- Hangul: 김일
- Hanja: 金鎰 or 金溢
- RR: Gim Il
- MR: Kim Il

Royal title
- Hangul: 마의태자
- Hanja: 麻衣太子
- RR: Maui taeja
- MR: Maŭi t'aeja

= Crown Prince Maui =

Last Silla crown prince (fl. 10th century)

Crown Prince Maui (born 912), born Kim Il was the last Silla crown prince as the son of its last ruler, King Gyeongsun.

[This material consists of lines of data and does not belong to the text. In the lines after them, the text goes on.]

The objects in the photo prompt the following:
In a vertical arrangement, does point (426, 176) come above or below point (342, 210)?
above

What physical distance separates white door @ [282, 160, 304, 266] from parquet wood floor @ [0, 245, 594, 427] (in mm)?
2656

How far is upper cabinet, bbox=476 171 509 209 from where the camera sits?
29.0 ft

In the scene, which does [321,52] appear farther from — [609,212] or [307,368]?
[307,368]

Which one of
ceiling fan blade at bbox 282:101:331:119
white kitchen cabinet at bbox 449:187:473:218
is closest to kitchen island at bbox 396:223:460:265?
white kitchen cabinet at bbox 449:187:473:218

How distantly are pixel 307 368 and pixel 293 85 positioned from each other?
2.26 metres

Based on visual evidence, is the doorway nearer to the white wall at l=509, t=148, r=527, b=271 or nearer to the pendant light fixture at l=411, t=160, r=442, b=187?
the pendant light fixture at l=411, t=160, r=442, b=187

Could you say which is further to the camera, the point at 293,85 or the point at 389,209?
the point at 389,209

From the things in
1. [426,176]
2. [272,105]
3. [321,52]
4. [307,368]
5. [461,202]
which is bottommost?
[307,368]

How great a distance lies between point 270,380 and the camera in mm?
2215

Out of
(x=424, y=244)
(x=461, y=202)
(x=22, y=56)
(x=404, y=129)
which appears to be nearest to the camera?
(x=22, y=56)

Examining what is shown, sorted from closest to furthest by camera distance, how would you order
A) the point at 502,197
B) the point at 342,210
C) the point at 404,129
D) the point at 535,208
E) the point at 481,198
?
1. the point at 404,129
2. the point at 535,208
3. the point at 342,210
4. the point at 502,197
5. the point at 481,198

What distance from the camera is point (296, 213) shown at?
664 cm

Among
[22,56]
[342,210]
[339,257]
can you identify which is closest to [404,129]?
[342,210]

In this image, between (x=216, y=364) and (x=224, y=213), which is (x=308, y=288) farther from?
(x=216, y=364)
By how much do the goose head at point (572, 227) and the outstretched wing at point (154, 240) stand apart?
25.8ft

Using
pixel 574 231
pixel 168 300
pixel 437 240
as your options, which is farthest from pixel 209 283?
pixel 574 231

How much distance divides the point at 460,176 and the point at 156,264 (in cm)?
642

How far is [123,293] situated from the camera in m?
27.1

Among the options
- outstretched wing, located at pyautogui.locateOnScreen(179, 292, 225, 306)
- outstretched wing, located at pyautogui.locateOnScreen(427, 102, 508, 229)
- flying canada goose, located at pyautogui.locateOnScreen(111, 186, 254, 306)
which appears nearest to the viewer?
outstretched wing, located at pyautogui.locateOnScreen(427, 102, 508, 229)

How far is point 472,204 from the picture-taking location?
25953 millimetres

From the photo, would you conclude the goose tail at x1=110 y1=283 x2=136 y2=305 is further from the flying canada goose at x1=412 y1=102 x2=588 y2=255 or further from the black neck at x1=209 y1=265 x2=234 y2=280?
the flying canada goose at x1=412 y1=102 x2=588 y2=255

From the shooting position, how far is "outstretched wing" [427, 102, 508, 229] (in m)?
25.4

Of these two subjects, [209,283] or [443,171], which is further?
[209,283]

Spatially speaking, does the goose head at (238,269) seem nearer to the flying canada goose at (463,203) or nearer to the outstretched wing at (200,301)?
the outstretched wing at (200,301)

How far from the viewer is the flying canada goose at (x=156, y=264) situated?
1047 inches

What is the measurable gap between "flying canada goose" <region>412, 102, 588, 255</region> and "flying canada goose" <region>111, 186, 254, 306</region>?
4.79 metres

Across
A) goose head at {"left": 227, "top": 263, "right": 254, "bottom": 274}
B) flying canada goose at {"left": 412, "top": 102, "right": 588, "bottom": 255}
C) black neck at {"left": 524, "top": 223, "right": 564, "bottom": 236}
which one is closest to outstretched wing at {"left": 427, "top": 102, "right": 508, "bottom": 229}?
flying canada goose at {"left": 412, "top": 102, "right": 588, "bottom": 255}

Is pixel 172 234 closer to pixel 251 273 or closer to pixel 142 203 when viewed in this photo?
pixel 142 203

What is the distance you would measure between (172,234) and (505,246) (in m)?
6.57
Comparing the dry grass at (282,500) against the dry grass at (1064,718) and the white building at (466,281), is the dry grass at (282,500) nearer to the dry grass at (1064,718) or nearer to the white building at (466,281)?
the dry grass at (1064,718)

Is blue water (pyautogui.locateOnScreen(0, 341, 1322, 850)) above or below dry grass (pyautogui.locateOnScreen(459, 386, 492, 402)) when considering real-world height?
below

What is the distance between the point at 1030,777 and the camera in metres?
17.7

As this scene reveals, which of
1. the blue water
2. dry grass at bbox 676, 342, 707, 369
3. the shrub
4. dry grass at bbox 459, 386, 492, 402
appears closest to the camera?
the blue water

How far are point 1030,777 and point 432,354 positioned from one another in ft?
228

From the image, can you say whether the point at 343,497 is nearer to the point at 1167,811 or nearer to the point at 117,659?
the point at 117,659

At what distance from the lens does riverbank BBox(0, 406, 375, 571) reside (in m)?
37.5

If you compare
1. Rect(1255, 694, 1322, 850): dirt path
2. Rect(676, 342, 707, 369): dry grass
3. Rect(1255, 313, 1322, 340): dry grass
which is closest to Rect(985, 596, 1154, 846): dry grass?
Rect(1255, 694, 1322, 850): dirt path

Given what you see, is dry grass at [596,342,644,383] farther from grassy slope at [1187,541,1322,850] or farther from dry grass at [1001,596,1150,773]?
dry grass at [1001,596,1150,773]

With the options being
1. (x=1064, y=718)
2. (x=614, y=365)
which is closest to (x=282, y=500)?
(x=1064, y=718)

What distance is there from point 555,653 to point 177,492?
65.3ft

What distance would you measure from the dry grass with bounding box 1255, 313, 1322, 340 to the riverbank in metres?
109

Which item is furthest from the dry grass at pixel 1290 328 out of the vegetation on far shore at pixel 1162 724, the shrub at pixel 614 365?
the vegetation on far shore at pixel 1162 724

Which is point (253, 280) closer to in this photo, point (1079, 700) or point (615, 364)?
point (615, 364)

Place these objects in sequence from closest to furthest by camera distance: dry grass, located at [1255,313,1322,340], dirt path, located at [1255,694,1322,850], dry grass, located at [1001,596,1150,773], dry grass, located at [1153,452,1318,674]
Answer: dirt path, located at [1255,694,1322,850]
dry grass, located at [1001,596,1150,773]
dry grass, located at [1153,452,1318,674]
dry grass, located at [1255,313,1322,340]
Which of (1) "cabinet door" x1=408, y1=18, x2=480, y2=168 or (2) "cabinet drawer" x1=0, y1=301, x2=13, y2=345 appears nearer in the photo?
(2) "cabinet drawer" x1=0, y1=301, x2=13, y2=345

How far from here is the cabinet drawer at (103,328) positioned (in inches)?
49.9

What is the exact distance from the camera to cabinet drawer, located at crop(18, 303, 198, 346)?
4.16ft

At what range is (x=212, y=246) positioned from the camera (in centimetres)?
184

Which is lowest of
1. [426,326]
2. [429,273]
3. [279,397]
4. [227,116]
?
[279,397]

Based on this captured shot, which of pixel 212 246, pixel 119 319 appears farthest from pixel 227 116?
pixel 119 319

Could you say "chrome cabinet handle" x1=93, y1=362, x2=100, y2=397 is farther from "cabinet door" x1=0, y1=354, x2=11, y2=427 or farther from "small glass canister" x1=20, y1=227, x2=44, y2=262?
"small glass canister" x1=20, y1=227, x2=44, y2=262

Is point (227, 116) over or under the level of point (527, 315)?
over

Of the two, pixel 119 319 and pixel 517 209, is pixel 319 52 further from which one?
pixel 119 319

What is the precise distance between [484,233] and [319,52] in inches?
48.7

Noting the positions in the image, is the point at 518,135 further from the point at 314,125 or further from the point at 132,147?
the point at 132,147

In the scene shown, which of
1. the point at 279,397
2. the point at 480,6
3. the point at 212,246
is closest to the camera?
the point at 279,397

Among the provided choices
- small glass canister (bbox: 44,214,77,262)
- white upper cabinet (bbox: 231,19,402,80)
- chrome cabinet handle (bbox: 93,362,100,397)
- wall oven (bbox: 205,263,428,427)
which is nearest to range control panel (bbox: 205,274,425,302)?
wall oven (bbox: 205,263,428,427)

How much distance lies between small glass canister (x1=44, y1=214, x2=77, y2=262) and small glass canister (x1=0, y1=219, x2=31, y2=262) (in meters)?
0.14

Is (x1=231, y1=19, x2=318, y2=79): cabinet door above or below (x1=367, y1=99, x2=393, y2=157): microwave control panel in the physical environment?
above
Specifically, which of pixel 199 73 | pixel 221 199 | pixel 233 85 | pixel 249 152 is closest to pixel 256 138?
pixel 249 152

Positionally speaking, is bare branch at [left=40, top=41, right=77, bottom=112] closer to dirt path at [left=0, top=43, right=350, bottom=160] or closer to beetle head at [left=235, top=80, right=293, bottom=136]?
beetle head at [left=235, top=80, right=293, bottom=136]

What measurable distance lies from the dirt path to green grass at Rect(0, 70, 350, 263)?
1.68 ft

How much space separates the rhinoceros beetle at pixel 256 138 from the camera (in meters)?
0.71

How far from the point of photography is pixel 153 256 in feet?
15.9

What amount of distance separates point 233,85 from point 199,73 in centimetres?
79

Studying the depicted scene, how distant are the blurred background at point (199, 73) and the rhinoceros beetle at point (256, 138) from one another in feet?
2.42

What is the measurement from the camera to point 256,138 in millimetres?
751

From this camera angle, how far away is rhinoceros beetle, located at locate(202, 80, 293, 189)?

The name Maui means "hemp dress", and comes from the fact that he spent his whole life wearing clothes made of hemp linen when he went into self-imposed exile after the fall of Silla. Due to the decline of Silla, which had lost control over much of its former territory and had its capital brutally sacked, his father surrendered Silla to Goryeo. After hearing the news, Prince Maui opposed the surrender and fled to Mount Kumgang. Currently, the Buan Kim clan and the T'ongch'ŏn Kim clan regard Prince Maui as their founding ancestor.

==In popular culture==
===TV series & dramas===
- Portrayed Lee Byung-wook in the 2000–2002 KBS1 TV series Taejo Wang Geon.
- Portrayed by Ahn Chi-yong in the 2009 KBS TV series Empress Cheonchu.

===Novel===
- Portrayed in a historical novel Crown Prince Maui, written by Yi Gwangsu and was serialized in The Dong-A Ilbo from May 1926 to January 1927. It was published in January 1928 as a book in the Bakmunseogwan (博文書館). The story tells the life of Maui as a young man on Mount Kumgang, after his father, Gyeongsun of Silla, tried to surrender to Taejo of Goryeo.